◆ **Task description**:
Going line by line through the records below, write out everything starting with the line containing "El Cochecito Se" and going on through the line containing "Load image into", exactly and inclusively. Pictures do not go in.

◆ **Data supplied**:
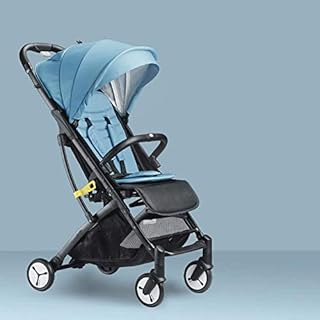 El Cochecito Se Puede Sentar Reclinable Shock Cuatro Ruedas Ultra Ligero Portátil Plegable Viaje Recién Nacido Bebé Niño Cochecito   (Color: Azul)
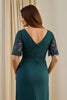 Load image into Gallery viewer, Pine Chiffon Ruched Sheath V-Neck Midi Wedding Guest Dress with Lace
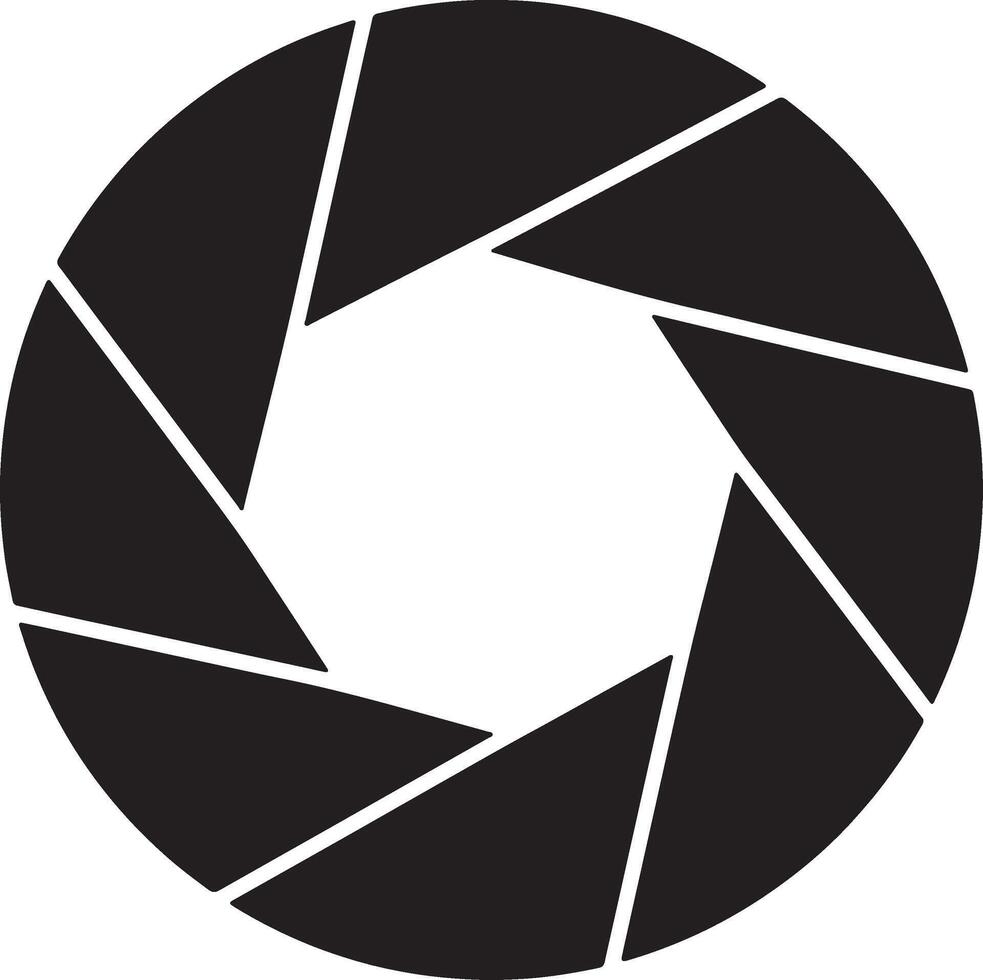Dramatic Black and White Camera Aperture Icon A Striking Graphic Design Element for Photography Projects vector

==

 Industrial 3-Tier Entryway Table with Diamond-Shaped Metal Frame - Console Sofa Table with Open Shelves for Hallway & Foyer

---

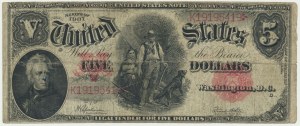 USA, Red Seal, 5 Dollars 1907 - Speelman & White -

◆ **Expected answer**:
 El Cochecito Se Puede Sentar Reclinable Shock Cuatro Ruedas Ultra Ligero Portátil Plegable Viaje Recién Nacido Bebé Niño Cochecito   (Color: Azul)
 Load image into Gallery viewer, Pine Chiffon Ruched Sheath V-Neck Midi Wedding Guest Dress with Lace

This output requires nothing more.